The forecast for cooler temperatures and rain which could dampen or even extinguish the Bolt Creek Fire this weekend is certainly welcome news. But the scheduled precipitation could also bring yet another dark cloud to an area that’s already endured suffocating smoke and dozens of closures to its main roadway – U.S. Highway 2 - over the past six weeks.

The freshly-scorched landscape created by the fire is now far more susceptible to landslides and flooding, and officials with both the National Weather Service and the Washington Department of Transportation (DOT) are warning of the possibility that both could occur if the expected rains provide enough saturation.

DOT spokesperson, R.B. McKeon, says it’s difficult to predict where any slides or flooding might occur, since the area in question has no historical context for such an event.

“There’s no real precedent on this side of the mountains for a situation like this. Our partners at the National Weather Service are giving us the best information and predictions they can. But we just don’t know what could or will come down onto the road.”

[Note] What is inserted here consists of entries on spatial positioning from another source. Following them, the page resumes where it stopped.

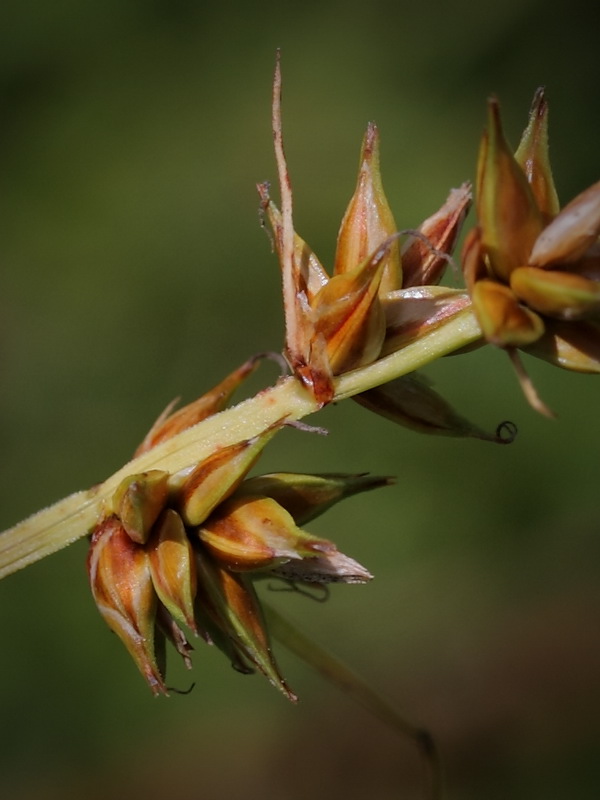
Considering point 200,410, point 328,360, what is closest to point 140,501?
point 200,410

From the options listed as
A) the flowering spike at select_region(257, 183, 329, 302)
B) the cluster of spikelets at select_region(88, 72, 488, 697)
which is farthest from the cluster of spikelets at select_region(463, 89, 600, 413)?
the flowering spike at select_region(257, 183, 329, 302)

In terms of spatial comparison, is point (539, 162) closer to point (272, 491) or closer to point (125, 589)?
point (272, 491)

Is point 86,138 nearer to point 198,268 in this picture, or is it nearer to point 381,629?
point 198,268

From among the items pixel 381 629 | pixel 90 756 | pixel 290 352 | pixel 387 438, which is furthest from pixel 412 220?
pixel 290 352

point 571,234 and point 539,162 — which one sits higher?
point 539,162

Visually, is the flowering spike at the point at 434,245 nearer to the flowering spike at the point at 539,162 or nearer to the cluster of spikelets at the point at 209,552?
the flowering spike at the point at 539,162

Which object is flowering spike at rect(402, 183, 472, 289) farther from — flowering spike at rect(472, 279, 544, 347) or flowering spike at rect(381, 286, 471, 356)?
flowering spike at rect(472, 279, 544, 347)

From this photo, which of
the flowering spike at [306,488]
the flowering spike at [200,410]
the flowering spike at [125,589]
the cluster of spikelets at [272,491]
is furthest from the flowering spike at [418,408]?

The DOT has been removing hazardous trees and performing supplemental maintenance on and around U.S. Highway 2 since the fire was first reported on September 10.

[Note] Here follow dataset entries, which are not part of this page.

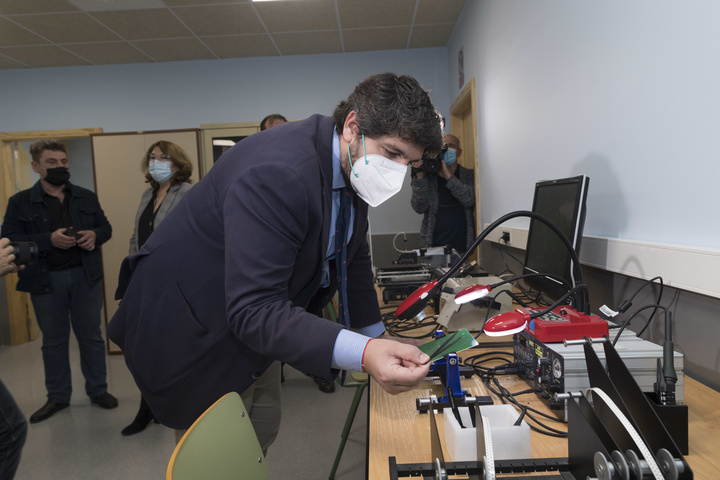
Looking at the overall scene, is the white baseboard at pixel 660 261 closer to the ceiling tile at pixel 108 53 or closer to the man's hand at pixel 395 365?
the man's hand at pixel 395 365

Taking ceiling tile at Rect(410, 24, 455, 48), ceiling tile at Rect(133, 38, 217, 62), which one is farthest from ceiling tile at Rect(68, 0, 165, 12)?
ceiling tile at Rect(410, 24, 455, 48)

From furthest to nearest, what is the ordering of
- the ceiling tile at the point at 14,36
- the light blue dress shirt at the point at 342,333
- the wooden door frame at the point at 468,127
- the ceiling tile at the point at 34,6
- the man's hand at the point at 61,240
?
the ceiling tile at the point at 14,36 < the wooden door frame at the point at 468,127 < the ceiling tile at the point at 34,6 < the man's hand at the point at 61,240 < the light blue dress shirt at the point at 342,333

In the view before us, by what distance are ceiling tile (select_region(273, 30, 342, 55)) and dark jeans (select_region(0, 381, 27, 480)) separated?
379cm

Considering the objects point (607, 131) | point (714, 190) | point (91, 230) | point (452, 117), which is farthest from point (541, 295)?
point (452, 117)

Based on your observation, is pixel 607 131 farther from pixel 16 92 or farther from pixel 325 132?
pixel 16 92

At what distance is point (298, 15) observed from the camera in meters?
3.91

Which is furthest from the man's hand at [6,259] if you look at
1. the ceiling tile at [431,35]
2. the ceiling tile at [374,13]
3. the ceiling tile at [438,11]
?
the ceiling tile at [431,35]

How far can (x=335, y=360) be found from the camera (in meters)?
0.86

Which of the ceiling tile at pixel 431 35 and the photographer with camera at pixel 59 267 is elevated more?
the ceiling tile at pixel 431 35

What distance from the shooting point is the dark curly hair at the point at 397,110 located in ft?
3.28

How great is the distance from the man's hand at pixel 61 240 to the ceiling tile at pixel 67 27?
6.58 feet

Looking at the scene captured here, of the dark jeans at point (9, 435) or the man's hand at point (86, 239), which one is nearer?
the dark jeans at point (9, 435)

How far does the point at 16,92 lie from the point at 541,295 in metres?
5.56

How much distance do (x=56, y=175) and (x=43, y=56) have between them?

McKeon says crews have stepped up those efforts ahead of the forecasted rain and will be prepared should anything come down on the roadway.

“Our crews are ready. They’re all on standby and have equipment stationed in and around several recent closure points, along with folks who are ready to begin removal of debris and clearing of the roadway should we have a landslide.”

McKeon adds that if any slides do occur it might force the highway to close for at least 24 to 48 hours or even longer.

The DOT says U.S. 2 is safe to travel and they are not officially recommending that drivers use an alternate route. However, McKeon says both I-90 over Snoqualmie Pass and State Route 20 are open and viable options for crossing the Cascades if a closure of U.S. 2 does occur.